◆ **ÉNONCÉ 1**
Recopiez le passage du texte sur l'enseignement classique qui va de « Les siècles rediront » jusqu'à « pour l’avoir méconnu. » inclus.
◆ **ÉNONCÉ 2**
D'après le texte sur l'enseignement classique, qui est l'auteur de la traduction du premier Faust qui y est mentionnée ?
◆ **ÉNONCÉ 3**
Reprenez le texte sur l'enseignement classique et prolongez-le après son dernier vers.
*** TEXTE PRÉSENTÉ ***
Voyez Hamlet, c’est tout un monde immense. Je doute qu’on ait jamais fait quelque chose de plus grand. Mais que voulez-vous qu’un écolier y prenne ? Comment saisira-t-il ces fantômes d’idées plus insaisissables que le fantôme errant sur l’esplanade d’Elseneur ? Comment se débrouillera-t-il dans le chaos de ces images, aussi incertaines que les nuées dont le jeune mélancolique montre à Polonius les formes changeantes ? Toute la littérature anglaise, si poétique et si profonde, offre de semblables complexités et une telle confusion. J’en dirai autant de la littérature allemande, pour toutes les parties qui n’ont été inspirées ni par Rome ni par la France. Je relisais hier le Faust de Goethe, le premier Faust, dans la belle traduction, aujourd’hui sous presse, de M. Camille Benoit. C’est un riche magasin d’idées et de sentiments ; c’est mieux encore : c’est un laboratoire où la substance humaine est mise au creuset. Pourtant, que de brumes dans cette œuvre du plus lumineux génie de toute la Germanie ! On y marche à tâtons par des sentiers tortueux, le regard aveuglé de météores. Cela non plus ne sera jamais classique pour nous. Maintenant, ouvrez les histoires de Tite-Live. Là tout est ordonné, lumineux, simple ; Tite-Live, ce n’est pas un génie profond ; c’est un parfait pédagogue. Il ne nous trouble jamais ; c’est pourquoi nous le lisons sans vif plaisir. Mais comme il pense régulièrement ! Qu’il est aisé de démontrer sa pensée, d’en examiner à part toutes les pièces et d’expliquer le jeu de chacune. Voilà pour la forme. Quant au fond même, qu’y trouve-t-on ? Des leçons de patriotisme, de courage et de dévouement, la religion des ancêtres, le culte de la patrie. Voilà un classique ! Je ne parle pas des Grecs. Ils sont la fleur et le parfum. Ils ont plus que la vertu, ils ont le goût ! J’entends ce goût souverain, cette harmonie qui naît de la sagesse. Mais il faut convenir qu’ils ont toujours tenu peu de place dans les programmes du baccalauréat.

Et voici que le latin est devenu, dans nos lycées, semblable au grec.

Voici qu’il n’est plus qu’une vaine ombre, jouet d’un souffle léger.

L’enseignement secondaire se dépouillera de plus en plus de cette incomparable splendeur qu’il tirait de son apparente inutilité. Puisque cette transformation est nécessaire, puisqu’elle correspond au changement des mœurs, il ne serait pas bien philosophique de s’en affliger outre mesure. Si je suis inconsolable, la raison me donne tort ; la nature n’est jamais du parti des inconsolables. C’est toujours une attitude un peu sotte que celle de bouder l’avenir. Les nations ont l’instinct de ce qui leur est convenable et la France nouvelle trouvera peut-être l’enseignement dont elle a besoin pour ses enfants. Et nous autres, cependant, si ce plaisir égoïste nous est permis, nous nous réjouirons d’avoir été appelés les derniers au banquet des Muses et nous murmurerons ces vers d’un docte poète, Frédéric Plessis, en nous refusant toutefois, par un sentiment pieux, à croire à l’entier accomplissement de la menace prophétique qu’ils contiennent :

Les siècles rediront que, d’Athène et de Rome,
Au stérile Occident l’art fécond est venu,
Et ceux qu’autour de nous la voix du jour renomme
Périront dès demain pour l’avoir méconnu.
*** LISTE DES ENREGISTREMENTS ***
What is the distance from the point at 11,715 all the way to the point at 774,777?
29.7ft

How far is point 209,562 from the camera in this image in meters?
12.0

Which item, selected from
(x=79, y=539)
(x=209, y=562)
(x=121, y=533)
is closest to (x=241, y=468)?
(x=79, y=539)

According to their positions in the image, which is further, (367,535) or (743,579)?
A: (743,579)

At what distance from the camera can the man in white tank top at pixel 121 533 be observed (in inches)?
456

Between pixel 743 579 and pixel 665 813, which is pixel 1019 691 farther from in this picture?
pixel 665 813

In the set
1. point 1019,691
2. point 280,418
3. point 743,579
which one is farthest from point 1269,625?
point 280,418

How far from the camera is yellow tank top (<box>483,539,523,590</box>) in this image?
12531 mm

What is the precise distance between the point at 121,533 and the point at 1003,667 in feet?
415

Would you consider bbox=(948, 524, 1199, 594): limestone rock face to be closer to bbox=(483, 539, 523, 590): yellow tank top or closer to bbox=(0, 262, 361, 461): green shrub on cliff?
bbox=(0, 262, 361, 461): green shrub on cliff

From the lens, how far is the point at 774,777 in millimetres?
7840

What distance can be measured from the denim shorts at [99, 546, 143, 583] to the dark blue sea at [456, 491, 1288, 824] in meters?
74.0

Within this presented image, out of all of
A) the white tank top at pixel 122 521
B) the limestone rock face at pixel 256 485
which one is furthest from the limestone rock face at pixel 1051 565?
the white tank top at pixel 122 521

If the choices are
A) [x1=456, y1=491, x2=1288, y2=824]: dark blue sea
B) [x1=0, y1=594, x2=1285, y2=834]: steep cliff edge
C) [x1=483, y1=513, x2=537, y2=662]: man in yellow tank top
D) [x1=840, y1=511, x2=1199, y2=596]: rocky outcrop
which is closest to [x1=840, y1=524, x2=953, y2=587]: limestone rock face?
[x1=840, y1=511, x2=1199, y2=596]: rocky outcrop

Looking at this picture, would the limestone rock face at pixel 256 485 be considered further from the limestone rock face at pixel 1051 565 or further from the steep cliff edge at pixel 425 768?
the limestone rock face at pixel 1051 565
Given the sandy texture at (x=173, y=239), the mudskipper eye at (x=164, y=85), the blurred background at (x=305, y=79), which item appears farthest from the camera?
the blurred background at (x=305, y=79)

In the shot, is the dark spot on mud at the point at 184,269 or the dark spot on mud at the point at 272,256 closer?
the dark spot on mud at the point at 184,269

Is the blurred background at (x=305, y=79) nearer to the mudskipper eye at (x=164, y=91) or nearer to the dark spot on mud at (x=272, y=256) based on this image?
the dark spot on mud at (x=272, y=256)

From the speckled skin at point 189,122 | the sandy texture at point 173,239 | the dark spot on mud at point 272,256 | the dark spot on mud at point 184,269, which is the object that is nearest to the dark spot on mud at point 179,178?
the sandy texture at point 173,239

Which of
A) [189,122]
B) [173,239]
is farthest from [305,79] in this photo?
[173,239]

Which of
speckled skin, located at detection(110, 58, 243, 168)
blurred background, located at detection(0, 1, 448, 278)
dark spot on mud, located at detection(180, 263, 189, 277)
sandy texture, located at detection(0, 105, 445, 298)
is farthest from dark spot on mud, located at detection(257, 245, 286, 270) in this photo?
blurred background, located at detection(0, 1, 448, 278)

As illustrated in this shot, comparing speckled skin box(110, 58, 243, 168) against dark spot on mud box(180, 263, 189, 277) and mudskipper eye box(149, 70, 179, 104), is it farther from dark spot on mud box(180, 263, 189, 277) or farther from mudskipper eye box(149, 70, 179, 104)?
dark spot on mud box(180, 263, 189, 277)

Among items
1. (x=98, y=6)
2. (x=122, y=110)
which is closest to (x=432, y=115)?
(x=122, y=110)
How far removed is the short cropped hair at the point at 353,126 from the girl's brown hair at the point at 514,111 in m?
***
◆ **RÉPONSE 1**
Les siècles rediront que, d’Athène et de Rome,
Au stérile Occident l’art fécond est venu,
Et ceux qu’autour de nous la voix du jour renomme
Périront dès demain pour l’avoir méconnu.

◆ **RÉPONSE 2**
M. Camille Benoit.

◆ **RÉPONSE 3**
Dans la route banale où leur foule s’engage
Ils trouvent la fortune et l’applaudissement ;
Mais la noble pensée et le noble langage
Par eux ne seront pas foulés impunément.

Propos de rentrée : la terre et la langue28.

Les premières bises de l’hiver nous chassent vers la ville. Les jours se font courts et brumeux. Pendant que j’écris, au coin du feu, dans la maison isolée, la lune se lève, toute rouge, au bout de l’allée que jonchent les feuilles mortes. Tout se tait. Une immense tristesse s’étend à l’horizon : Adieu les longs soleils, les heures lumineuses et chantantes ! Adieu les champs et leur clair repos ! Adieu la terre, la belle terre fleurie, la terre maternelle de laquelle nous sortons tous pour y rentrer un jour !

À la veille du départ, quand déjà les malles sont faites et les sacs bouclés, je n’ai sous la main, dans la demeure attristée, qu’un seul volume, et tout mince. C’est par aventure que ce petit volume est resté là, sur la cheminée. Le hasard est mon intendant. Je lui laisse le soin de mes biens et le gouvernement de ma fortune. Il me vole souvent, mais le coquin a de l’esprit : il m’amuse et je lui pardonne. D’ailleurs, si mal qu’il fasse, je ferais plus mal encore. Je lui dois quelques bonnes affaires. C’est un serviteur plein de ressources, et d’une fantaisie charmante. Il ne me donne jamais ce que je lui demande. Je ne m’en fâche pas, en considérant que les hommes ne forment guère que des vœux imprudents et qu’ils ne sont jamais si malheureux que quand ils obtiennent ce qu’ils demandent. « Tu n’es devenu misérable, dit Créon à Oedipe, que pour avoir fait toujours ta volonté. » Hasard, mon intendant, ne fait point la mienne. Je le soupçonne d’être plus avant que moi dans les secrets de la destinée. Je me fie à lui, en mépris de la sagesse humaine.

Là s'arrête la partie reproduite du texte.